#### [ASSIGNMENT]
From the wearable circadian sensors article, list the variables the wrist-mounted device has recorded in its current configuration.

#### [SUPPLIED PASSAGE]

# # #

9th International Conference on Body Area Networks

Research Article

Reconfigurable, Wearable Sensors to Enable Long-Duration Circadian Biomedical Studies

  • @INPROCEEDINGS{10.4108/icst.bodynets.2014.257078,
        author={David Burnett and Benjamin Smarr and Sahar Mesri and Lance Kriegsfeld and Kristofer Pister},
        title={Reconfigurable, Wearable Sensors to Enable Long-Duration Circadian Biomedical Studies},
        proceedings={9th International Conference on Body Area Networks},
        publisher={ICST},
        proceedings_a={BODYNETS},
        year={2014},
        month={11},
        keywords={biomedical monitoring wearable sensors biological rhythms translational health metrics},
        doi={10.4108/icst.bodynets.2014.257078}
    }
    
  • David Burnett
    Benjamin Smarr
    Sahar Mesri
    Lance Kriegsfeld
    Kristofer Pister
    Year: 2014
    Reconfigurable, Wearable Sensors to Enable Long-Duration Circadian Biomedical Studies
    BODYNETS
    ACM
    DOI: 10.4108/icst.bodynets.2014.257078
David Burnett1,*, Benjamin Smarr1, Sahar Mesri1, Lance Kriegsfeld1, Kristofer Pister1
  • 1: University of California, Berkeley
*Contact email: db@eecs.berkeley.edu

Abstract

The last 10 years have seen the emergence of wearable personal health tracking devices as a mainstream industry; however, they remain limited by battery lifetime, specific sensor selection, and a market motivated by a focus on short-term fitness metrics (e.g., steps/day). This hampers the development of a potentially much broader application area based on optimization around biomedical theory for long-term diagnostic discovery. As new biometric sensors come online, the ideal platform enabling the gathering of long-term diagnostic data would have the built-in extensibility to allow testing of different sensor combinations in different research settings to discover what kinds of data can be most useful for specific biomedical applications. Here we present the first generation of a reconfigurable wrist-mounted sensor device measuring 7x4x2cm and weighing 51g with battery (29g without). In its current configuration, it has recorded skin temperature, acceleration, and light exposure; these three variables allow prediction of internal circadian rhythms, as an example of the application of biological theory to enhance pattern detection. This generation is capable of operating long-term with minimal day-to-day disruption via easily exchangeable batteries, and has enough space for several months of data sampling to gather long-term diagnostic metrics. Future developments will include the addition of energy scavenging and a wireless mesh network for ambient data collection.

# # #

(Data entries)
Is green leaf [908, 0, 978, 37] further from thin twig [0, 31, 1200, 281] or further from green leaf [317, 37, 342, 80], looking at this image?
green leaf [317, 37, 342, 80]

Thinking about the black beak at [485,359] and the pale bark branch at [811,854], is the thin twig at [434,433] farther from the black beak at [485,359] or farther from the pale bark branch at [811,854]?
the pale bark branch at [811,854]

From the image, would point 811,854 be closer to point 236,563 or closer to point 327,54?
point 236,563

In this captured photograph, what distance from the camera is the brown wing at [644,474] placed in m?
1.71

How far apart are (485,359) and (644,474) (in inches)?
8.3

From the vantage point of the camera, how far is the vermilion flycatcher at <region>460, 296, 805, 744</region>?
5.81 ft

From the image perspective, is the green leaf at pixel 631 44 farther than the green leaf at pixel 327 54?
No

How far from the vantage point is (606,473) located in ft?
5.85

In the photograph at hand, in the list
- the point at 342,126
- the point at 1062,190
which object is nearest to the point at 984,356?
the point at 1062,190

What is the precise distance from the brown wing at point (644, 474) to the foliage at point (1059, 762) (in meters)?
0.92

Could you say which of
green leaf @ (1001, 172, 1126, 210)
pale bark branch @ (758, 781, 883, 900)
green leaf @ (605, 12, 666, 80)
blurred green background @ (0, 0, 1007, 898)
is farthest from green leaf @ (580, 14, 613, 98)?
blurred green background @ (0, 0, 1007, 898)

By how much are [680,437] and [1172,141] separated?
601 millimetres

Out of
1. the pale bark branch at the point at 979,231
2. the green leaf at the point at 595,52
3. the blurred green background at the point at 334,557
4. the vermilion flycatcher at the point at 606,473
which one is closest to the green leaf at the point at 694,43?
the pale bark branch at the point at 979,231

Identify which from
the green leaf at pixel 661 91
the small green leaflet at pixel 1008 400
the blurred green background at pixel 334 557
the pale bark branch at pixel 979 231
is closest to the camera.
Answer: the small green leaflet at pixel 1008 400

# # #

#### [SOLVED EXERCISE]
Skin temperature, acceleration, light exposure